Compliance assessment of Google Cloud Kubernetes clusters using Kubernetes Compliance Evaluation Matrix
(2025-04-27) Bin Khalid, Talha
 School of Electrical Engineering | Master's thesis
The goal of the thesis was to assess different Cloud Security Posture Management (CSPM) tools that help with the compliance of Google Kubernetes Engine (GKE) clusters over CIS GKE benchmarks. CIS benchmarks are industry standard security benchmarks that help with keeping the underlying assets secure in an ever evolving security landscape. The research was commissioned by Nordcloud - an IBM company to help assess which tools should be used internally for its various clients. The scope of this research was to study only three tools - Google Kubernetes Engine (GKE) Enterprise edition, Microsoft Defender for Cloud and Kube Bench. The initial chapters of this thesis briefly explain the concepts of Cloud, Containers, Kubernetes and CSPM tools in general. The thesis then goes into the details of GKE Enterprise, MS Defender for Cloud and Kube Bench. By following the details provided in this thesis, the reader can successfully replicate the implementation and use of these tools.

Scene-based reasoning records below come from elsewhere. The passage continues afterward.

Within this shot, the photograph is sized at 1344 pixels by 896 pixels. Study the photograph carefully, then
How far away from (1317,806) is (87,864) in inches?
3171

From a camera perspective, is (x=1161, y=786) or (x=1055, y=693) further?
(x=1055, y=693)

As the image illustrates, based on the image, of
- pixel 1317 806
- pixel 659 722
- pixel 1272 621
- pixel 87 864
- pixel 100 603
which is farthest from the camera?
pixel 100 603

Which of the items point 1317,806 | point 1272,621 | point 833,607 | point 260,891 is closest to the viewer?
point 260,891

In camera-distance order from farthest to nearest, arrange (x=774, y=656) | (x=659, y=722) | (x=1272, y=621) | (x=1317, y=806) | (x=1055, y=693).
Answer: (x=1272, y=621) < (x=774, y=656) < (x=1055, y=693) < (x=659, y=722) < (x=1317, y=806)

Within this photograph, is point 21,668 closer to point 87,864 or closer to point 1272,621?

A Kubernetes Compliance Evaluation Matrix (KCEM) was developed and used to compare the aforementioned tools amongst each other. This KCEM consists of 7 different criteria, and it can be used as a standard decision matrix to assess any CSPM tool over CIS compliance benchmarks for any type of Kubernetes installation. The goal of the thesis was fulfilled, and the results can be found in the conclusion section.